São Francisco - A Oracle rejeitou uma potencial indenização de 272 milhões de dólares imposta à SAP por violações de direitos autorais, e em lugar disso optou por um novo julgamento, depois que um juiz reduziu em mais de um bilhão de dólares a indenização concedida em veredicto anterior.
Em documentos apresentados ao tribunal na segunda-feira, a Oracle afirmou que um novo julgamento seria a única forma de "confirmar o veredicto do júri".
James Dever, porta-voz da SAP, declarou que a empresa continuaria a se esforçar para levar o caso a uma conclusão "justa e razoável".
"Estamos decepcionados por a Oracle ter descartado ainda outra oportunidade de resolver a questão", disse Dever. Não foram localizados representantes da Oracle para comentários imediatos.
Um júri da Califórnia determinou que a Oracle deveria receber 1,3 bilhão de dólares em indenização em um processo cuja base era o download ilegal de milhões de arquivos da Oracle pela TomorrowNow, uma subsidiária da SAP. O julgamento, conduzido em 2010, cativou o Vale do Silício e incluiu depoimentos de importantes executivos da Oracle, como o bilionário presidente-executivo Larry Ellison e a presidente Safra Catz.
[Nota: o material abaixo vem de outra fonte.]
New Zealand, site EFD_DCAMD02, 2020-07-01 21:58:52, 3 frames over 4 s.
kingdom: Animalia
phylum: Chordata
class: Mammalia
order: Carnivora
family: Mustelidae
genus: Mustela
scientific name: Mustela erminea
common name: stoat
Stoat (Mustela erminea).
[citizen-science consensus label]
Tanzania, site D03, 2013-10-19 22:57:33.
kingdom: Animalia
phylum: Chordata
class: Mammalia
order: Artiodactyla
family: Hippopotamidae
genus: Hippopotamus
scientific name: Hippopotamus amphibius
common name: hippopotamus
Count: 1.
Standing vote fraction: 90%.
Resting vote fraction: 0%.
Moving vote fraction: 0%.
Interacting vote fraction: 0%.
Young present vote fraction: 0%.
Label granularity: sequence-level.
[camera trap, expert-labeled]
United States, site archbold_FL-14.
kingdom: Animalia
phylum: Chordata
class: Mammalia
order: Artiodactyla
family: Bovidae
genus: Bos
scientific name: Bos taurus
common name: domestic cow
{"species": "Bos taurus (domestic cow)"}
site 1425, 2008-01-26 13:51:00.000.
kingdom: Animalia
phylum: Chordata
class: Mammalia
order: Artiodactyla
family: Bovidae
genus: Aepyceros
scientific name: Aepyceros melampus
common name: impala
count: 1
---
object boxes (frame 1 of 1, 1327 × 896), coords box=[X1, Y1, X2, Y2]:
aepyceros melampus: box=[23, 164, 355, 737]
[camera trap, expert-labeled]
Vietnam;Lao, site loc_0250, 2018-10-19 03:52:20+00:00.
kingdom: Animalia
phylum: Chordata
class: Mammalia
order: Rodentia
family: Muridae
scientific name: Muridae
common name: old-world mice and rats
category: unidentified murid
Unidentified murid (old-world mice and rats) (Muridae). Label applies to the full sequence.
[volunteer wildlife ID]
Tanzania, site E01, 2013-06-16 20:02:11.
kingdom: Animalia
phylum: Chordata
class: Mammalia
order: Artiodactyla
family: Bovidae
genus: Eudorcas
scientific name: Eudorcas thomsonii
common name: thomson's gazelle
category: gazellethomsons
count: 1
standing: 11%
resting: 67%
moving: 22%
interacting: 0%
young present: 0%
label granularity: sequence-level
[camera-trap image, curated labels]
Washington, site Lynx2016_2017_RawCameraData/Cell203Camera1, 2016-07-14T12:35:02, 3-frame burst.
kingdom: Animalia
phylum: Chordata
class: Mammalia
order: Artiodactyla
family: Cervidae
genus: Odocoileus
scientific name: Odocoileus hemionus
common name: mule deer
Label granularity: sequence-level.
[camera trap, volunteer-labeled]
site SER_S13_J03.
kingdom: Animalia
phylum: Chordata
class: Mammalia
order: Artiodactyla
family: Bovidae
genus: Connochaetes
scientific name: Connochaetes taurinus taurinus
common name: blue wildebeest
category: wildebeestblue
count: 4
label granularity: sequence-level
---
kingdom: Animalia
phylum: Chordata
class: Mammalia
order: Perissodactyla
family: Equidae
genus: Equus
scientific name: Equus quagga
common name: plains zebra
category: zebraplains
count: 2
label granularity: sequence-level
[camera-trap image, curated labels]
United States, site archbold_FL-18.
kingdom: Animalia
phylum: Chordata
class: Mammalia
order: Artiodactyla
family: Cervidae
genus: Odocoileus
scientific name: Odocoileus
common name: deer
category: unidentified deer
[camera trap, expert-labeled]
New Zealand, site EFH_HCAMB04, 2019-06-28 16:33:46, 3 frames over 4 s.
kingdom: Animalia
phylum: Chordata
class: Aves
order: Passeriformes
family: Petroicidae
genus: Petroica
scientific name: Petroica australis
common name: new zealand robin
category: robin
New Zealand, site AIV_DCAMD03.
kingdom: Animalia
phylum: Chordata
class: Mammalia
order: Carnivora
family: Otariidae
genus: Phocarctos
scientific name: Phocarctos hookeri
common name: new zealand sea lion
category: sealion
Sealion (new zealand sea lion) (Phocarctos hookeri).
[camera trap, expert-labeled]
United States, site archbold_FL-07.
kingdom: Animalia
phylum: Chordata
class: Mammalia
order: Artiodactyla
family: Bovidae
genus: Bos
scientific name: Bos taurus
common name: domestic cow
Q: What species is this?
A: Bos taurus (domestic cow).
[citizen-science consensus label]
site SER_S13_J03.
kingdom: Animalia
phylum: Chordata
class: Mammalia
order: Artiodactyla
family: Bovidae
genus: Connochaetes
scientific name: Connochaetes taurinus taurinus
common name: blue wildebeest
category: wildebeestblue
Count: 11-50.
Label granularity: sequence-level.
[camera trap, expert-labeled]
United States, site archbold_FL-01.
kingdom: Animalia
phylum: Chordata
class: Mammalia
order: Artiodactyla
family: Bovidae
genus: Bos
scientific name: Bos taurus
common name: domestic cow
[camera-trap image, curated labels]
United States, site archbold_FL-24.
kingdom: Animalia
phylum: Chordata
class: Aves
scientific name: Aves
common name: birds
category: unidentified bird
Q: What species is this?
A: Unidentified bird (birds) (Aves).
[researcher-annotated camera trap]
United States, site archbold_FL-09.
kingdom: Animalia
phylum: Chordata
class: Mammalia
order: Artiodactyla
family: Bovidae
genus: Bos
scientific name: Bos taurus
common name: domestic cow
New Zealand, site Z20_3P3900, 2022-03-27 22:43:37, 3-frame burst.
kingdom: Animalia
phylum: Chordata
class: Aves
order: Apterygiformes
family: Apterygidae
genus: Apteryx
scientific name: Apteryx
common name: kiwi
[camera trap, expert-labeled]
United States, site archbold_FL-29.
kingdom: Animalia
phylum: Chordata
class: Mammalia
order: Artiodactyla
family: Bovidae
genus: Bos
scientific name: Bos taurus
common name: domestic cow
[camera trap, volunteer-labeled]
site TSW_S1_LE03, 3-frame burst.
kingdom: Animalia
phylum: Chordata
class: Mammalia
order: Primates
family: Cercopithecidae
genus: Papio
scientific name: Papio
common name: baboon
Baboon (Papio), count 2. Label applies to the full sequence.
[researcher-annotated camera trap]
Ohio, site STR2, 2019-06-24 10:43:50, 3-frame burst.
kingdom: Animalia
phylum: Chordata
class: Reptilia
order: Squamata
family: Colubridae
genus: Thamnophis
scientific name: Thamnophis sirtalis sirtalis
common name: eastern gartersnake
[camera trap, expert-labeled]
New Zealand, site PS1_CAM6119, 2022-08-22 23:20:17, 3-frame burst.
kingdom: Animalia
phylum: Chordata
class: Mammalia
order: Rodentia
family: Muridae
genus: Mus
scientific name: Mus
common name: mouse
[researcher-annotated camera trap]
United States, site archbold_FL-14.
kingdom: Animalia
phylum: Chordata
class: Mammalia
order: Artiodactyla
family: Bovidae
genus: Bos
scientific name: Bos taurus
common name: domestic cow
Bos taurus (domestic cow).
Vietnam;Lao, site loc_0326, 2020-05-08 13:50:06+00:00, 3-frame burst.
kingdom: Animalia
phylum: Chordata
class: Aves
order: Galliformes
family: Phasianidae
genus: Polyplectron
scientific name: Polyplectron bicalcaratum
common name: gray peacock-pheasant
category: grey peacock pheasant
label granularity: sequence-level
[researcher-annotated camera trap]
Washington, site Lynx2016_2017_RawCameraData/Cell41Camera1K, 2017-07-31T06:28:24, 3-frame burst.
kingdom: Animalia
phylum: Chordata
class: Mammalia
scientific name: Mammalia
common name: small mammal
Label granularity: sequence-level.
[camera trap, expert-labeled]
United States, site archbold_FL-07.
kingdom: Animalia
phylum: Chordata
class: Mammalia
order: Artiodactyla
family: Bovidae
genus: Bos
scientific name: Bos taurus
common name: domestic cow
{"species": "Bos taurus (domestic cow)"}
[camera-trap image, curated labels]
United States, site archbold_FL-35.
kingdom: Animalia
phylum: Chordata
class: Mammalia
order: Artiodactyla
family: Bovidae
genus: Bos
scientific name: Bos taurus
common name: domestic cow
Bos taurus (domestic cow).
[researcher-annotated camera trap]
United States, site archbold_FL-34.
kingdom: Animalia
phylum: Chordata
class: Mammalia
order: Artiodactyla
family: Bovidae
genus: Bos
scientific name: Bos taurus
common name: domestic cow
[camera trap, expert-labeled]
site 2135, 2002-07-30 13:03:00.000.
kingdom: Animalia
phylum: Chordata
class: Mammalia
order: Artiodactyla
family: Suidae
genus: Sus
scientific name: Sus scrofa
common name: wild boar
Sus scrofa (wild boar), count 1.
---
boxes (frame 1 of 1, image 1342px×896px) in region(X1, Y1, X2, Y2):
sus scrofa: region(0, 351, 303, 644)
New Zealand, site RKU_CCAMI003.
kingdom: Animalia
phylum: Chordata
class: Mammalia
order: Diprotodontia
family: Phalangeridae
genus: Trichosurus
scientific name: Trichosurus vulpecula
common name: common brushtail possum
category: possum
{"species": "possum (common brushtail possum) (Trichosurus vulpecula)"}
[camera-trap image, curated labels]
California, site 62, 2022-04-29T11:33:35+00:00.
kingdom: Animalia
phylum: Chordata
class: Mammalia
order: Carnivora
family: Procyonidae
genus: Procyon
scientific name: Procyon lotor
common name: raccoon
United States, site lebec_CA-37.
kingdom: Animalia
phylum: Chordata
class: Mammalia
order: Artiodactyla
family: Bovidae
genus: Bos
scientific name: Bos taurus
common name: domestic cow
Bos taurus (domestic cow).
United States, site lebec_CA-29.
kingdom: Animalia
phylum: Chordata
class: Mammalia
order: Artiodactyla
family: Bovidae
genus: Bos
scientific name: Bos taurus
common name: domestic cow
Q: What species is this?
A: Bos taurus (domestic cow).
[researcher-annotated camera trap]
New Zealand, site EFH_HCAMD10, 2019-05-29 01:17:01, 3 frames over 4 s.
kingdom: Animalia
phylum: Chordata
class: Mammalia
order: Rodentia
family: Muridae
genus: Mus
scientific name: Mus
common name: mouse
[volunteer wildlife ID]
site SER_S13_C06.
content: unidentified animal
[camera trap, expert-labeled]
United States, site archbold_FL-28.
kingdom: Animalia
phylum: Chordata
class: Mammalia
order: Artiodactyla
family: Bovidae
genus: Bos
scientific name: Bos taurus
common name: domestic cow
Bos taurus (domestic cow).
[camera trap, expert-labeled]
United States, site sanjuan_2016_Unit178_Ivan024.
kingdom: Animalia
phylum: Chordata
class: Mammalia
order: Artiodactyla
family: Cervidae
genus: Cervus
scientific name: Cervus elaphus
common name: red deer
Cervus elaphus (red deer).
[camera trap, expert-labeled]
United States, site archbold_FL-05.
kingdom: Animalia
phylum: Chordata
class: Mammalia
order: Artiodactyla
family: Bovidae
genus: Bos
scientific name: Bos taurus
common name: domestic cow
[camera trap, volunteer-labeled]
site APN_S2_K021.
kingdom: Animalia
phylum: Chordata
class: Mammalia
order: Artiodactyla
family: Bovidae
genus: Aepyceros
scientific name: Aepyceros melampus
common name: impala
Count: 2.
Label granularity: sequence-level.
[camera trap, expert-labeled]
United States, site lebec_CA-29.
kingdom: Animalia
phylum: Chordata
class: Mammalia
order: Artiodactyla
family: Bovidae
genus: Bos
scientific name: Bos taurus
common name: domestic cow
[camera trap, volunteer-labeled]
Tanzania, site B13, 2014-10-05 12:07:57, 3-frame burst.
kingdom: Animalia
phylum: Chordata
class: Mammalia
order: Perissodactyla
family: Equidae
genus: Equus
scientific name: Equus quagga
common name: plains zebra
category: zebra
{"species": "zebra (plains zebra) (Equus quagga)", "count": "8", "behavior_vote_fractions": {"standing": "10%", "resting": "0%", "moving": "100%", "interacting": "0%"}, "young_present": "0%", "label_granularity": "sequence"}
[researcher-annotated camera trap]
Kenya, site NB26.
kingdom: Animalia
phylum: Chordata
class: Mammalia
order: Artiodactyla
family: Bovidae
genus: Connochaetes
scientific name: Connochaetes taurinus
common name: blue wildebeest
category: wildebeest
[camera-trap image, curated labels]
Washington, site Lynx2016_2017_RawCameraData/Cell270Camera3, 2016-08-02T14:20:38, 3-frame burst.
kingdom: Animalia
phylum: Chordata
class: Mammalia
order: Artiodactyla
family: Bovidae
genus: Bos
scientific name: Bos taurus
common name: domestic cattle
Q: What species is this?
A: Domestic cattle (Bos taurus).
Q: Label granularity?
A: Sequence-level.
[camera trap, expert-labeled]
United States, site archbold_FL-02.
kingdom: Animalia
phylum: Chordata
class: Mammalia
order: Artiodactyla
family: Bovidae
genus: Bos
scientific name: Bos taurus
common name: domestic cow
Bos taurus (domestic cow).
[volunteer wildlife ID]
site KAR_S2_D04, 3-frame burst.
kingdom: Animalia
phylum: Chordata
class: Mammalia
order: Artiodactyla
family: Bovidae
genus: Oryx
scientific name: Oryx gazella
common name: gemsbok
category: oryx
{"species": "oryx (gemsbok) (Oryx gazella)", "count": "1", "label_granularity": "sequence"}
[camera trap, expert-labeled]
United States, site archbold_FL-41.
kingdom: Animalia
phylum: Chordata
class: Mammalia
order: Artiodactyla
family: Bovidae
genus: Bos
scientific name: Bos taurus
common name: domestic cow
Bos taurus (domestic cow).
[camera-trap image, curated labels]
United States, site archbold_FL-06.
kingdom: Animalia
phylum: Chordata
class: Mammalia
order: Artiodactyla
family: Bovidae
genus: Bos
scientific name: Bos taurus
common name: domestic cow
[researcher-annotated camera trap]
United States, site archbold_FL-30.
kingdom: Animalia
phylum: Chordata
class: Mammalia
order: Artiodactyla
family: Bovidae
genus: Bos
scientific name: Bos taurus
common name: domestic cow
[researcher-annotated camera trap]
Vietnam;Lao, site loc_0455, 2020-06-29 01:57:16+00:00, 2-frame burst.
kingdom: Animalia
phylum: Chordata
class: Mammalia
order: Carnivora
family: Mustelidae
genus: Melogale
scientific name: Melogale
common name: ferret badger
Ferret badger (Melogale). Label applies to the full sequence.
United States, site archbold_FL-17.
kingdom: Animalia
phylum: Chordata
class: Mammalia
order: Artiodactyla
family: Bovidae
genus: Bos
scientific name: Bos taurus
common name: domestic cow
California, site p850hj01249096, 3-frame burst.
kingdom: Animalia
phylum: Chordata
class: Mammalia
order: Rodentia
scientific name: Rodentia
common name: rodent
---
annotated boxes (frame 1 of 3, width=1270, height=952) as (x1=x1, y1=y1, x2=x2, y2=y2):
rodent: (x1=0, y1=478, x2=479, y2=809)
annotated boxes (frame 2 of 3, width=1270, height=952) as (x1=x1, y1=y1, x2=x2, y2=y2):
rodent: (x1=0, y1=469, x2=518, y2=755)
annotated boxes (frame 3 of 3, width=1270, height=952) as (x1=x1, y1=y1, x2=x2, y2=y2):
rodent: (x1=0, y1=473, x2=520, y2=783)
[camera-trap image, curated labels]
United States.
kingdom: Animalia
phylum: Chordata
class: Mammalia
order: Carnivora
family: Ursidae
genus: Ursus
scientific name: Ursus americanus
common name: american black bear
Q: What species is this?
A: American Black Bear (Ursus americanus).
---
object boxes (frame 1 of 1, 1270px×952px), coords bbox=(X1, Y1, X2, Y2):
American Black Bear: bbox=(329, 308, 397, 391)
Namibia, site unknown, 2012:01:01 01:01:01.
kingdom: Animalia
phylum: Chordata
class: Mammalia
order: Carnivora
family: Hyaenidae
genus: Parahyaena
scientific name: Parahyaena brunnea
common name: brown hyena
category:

Mas a juíza federal norte-americana Phyllis Hamilton determinou no ano passado que a Oracle só havia provado danos no valor de 272 milhões de dólares. A juíza ofereceu à Oracle a escolha entre aceitar uma indenização nesse valor ou solicitar novo julgamento contra a SAP.
Na petição da segunda-feira, a Oracle afirmou "não ter escolha" a não ser buscar um novo julgamento. Aceitar a indenização de 272 milhões de dólares poderia prejudicar seu direito de recorrer da decisão pós-julgamento da juíza, segundo a Oracle.
A TomorrowNow se declarou culpada de 12 acusações criminais, em setembro, e aceitou pagar multa de 20 milhões de dólares. Nos termos do acordo, os promotores norte-americanos concordaram em não apresentar acusações criminais contra a SAP.